Undoubtedly one of the most difficult issues that small businesses face today is that of late payment. This is a real pain point for many SMEs across the UK and is frequently cited as a significant factor in preventing enterprises from fulfilling their potential. It's a complex and often sad state of affairs where businesses can find themselves waiting for weeks on end to receive payment from an individual or an organisation. Earlier this year, insurance firm Zurich published some harrowing statistics, which stated that one in five small firms were currently owed £25,000 or more and one in ten were waiting for payments of around £100,000.
Not exactly good reading. But there are ways to not only mitigate the scourge of late payment but tackle it head on. It is unjust that small business owners should be hit this hard because larger suppliers take too long to pay. Here are some ways in which you can be prepared for potential late payment issues.
Do a credit check
Before you enter into any type of arrangement with an external party, it's vital that you do some basic research. Platforms such as Experian and Check my file are excellent at looking into the payment history of other companies. This gives you the opportunity to know exactly what you're getting into. If a potential client has a low credit score and a history of paying late, it would probably be a wise idea to avoid this scenario all together.

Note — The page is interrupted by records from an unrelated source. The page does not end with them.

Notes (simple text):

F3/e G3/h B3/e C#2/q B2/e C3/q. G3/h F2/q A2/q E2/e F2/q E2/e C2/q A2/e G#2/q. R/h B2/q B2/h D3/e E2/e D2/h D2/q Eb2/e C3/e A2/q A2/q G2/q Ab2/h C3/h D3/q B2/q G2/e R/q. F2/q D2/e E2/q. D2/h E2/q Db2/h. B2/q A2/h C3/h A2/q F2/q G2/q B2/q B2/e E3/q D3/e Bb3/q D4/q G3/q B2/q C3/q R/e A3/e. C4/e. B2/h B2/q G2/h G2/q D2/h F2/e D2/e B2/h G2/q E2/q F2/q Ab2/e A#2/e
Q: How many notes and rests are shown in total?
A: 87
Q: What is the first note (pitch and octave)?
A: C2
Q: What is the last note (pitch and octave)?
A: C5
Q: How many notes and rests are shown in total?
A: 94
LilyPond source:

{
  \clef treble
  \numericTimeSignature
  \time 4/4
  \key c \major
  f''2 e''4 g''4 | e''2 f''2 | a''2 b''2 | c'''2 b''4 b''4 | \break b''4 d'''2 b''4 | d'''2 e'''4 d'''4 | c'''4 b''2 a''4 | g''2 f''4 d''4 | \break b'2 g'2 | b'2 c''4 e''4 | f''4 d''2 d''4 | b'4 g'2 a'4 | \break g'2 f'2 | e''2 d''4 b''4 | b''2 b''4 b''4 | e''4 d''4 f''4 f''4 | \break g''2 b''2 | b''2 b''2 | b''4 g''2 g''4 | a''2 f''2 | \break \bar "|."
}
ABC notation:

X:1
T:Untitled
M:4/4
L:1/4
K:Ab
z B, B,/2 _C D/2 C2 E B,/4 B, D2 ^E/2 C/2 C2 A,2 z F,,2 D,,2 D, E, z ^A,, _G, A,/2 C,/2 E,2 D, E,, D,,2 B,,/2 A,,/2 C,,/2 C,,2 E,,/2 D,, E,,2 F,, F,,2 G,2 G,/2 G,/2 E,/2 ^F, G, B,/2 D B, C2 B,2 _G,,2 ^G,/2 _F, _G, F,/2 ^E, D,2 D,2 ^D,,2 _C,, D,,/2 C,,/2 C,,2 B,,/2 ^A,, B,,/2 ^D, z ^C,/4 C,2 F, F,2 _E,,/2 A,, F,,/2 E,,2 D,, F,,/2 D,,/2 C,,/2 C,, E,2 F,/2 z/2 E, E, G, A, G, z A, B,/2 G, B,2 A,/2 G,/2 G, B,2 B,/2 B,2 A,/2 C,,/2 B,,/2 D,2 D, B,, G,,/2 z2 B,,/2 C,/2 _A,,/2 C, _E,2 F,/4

Spell out your terms clearly
Whether this is 30 days, 15 days or even 10 days, make your payment terms as clear as possible. State that you have a right to charge interest on overdue payments (see the late payment of commercial debt act). Whilst this may not guarantee prompt payment, it will certainly encourage earlier payment and show that you are aware of your rights. Make sure you include these payment terms on each and every invoice that you send.
Offer other forms of payment
Another way to discourage late offenders is by making it as easy as possible for payment to be made. This will give your client less excuses if they are late. You should consider setting up a PayPal account - a nice and quick way to be paid promptly as it can also be done via mobile. Why not send recurring invoices on a certain day each month (if they are a regular client). In turn, your client could send up an automatic payment on their side. This could save both of you a lot of time and ensure that you get paid quicker.
Pressurise if you aren't satisfied
Be firm, without getting angry. If a client has not paid to the time they agreed, make sure that they are made aware of it. Ensure that you have a contact at the company and that you follow up with a string of communications to remind them that payment is due. If that doesn’t work, you have every right to be a bit more forceful in your tone. It’s important to be as visible as possible so that you cannot be ignored.
Incentivise prompt payment
How about rewarding early payment: this is a useful tactic to deploy as it doesn’t involve angry emails and chasing. Offer discounts for early payment as a reward for customers who are prompt. There is nothing quite like offering a reward for doing something quickly and it's a great way to settle your cashflow. There are plenty of sites where you can track payment in real time such as Xero, Clearbooks, Intuit and Zoho. It's worth considering doing this as another method to negate the possibility of late payment.